作業項目:
ビッグデータ解析基盤のリアルタイム化を扱う下の本文抜粋で、「リアルタイムストリーム処理」の事例として挙げられているシステムは何か。

---- 本文抜粋

3.2 ビッグデータ解析基盤の技術動向:リアルタイム化

前述のようなM2M、IoT、CPSのコンセプトに基づくデバイスネットワークから生成されるビッグデータの解析には、即時性が求められることは自明ですので、必然的にビッグデータ解析基盤は、リアルタイム解析の要請に応えなければならなくなります。

ビッグデータ解析の基盤技術と言えば、特にMapReduceに基づく分散処理基盤の技術を思い浮かべる方々が多いかと思いますが、バッチ処理を前提として設計されたMapReduceのアーキテクチュアをリアルタイム解析に適用するには困難が伴います。バッチ処理ではジョブが終了するまでに処理結果が確定しないので、処理時間分の遅延が発生してしまいます。この時間を縮小する対策としては、まず処理そのものの最適化・高速化を図ることになりますが、自ずと限界があります。次なる対策としてはバッチ処理のサイズを小さくしていくことになりますが、あまり小さくしてしまうとバッチ処理として意味をなさなくなってしまいます。通常、MapReduceジョブは数分から数時間という処理時間を要することが一般的ですが、これをウェブサービスで許容される応答時間の数秒程度まで時間短縮することは事実上不可能だと言えるでしょう。

ビッグデータ解析基盤のリアルタイム化の研究では、2つのアプローチが検討されてきました。その1つは、「ユーザのリクエストにリアルタイムで応答する」アプローチで、この場合「MapReduceの基盤そのものを機能強化」して応答性能を向上させるケースと、「MapReduceを内包する基盤システム」として考えて、内部的にはMapReduceを利用しつつ、それ以外のところで応答性能の向上を図るケースがあります。もう1つは、「実際に実時間でデータ処理を実行する」、いわゆる「リアルタイムストリーム処理」を実現する基盤技術を用いるアプローチで、この場合はMapReduceに置き換わる形になります。

「MapReduceの基盤そのものを機能強化」の事例としては、MapReduce Online(※4)があります。この事例ではHadoopを大幅に改造してMap処理とReduce処理の間のデータの受け渡しのパイプライン化を図っています。この機能拡張によりユーザは処理中のジョブの状態を詳細に把握する、すなわちイベントモニタリングが可能になります。また、MapReduceアプリケーションでストリーム処理を記述することが可能です。

「MapReduceを内包する基盤システム」の事例としては、GoogleのDremel(※5)のアイデアを踏襲する2つのオープンソース・クローン「Apache Drill(※6)」と「Cloudera Impala(※7)」が上げられます。いずれも、リアルタイムでのデータ処理を行っているわけではありませんが、それに匹敵する低遅延でのクエリー応答性能を発揮します。

「リアルタイムストリーム処理」の事例としては、Apache Storm(Twitter Storm)(※8)があります。Stormは元々Twitterの分析を行っていたBackType社が開発したシステムですが、Twitter社によるBackType社の買収にともなってApache Project経由でオープンソース化された経緯がありますが、それ自体は汎用のビッグデータ処理基盤です。

--------
---- 記録データ

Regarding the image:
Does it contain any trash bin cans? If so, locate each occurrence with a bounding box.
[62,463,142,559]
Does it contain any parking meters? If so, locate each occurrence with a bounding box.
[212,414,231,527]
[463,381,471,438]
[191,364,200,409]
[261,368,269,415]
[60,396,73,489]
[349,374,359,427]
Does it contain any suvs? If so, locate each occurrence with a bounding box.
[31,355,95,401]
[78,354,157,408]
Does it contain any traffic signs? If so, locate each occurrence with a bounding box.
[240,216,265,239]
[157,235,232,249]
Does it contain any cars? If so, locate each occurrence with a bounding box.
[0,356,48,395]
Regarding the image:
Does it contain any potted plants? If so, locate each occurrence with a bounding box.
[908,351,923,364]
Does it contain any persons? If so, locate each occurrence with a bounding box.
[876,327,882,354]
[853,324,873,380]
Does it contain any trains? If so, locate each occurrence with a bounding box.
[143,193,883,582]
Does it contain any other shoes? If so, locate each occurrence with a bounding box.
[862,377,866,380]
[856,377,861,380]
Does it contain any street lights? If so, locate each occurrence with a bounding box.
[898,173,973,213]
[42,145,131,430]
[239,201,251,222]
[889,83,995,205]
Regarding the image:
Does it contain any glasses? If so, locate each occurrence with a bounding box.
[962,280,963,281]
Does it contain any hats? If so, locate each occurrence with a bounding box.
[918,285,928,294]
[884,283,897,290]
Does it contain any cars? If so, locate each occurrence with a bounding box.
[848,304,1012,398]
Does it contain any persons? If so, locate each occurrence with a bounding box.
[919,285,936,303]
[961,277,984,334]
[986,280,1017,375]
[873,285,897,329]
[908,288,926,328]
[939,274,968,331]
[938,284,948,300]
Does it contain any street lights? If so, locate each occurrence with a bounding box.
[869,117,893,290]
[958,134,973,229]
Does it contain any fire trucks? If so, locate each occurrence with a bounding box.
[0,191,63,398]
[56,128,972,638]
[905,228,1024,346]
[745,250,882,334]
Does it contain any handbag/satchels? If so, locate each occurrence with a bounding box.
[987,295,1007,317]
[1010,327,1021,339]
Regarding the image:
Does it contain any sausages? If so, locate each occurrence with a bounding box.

--------

演習の解答:
Apache Storm(Twitter Storm)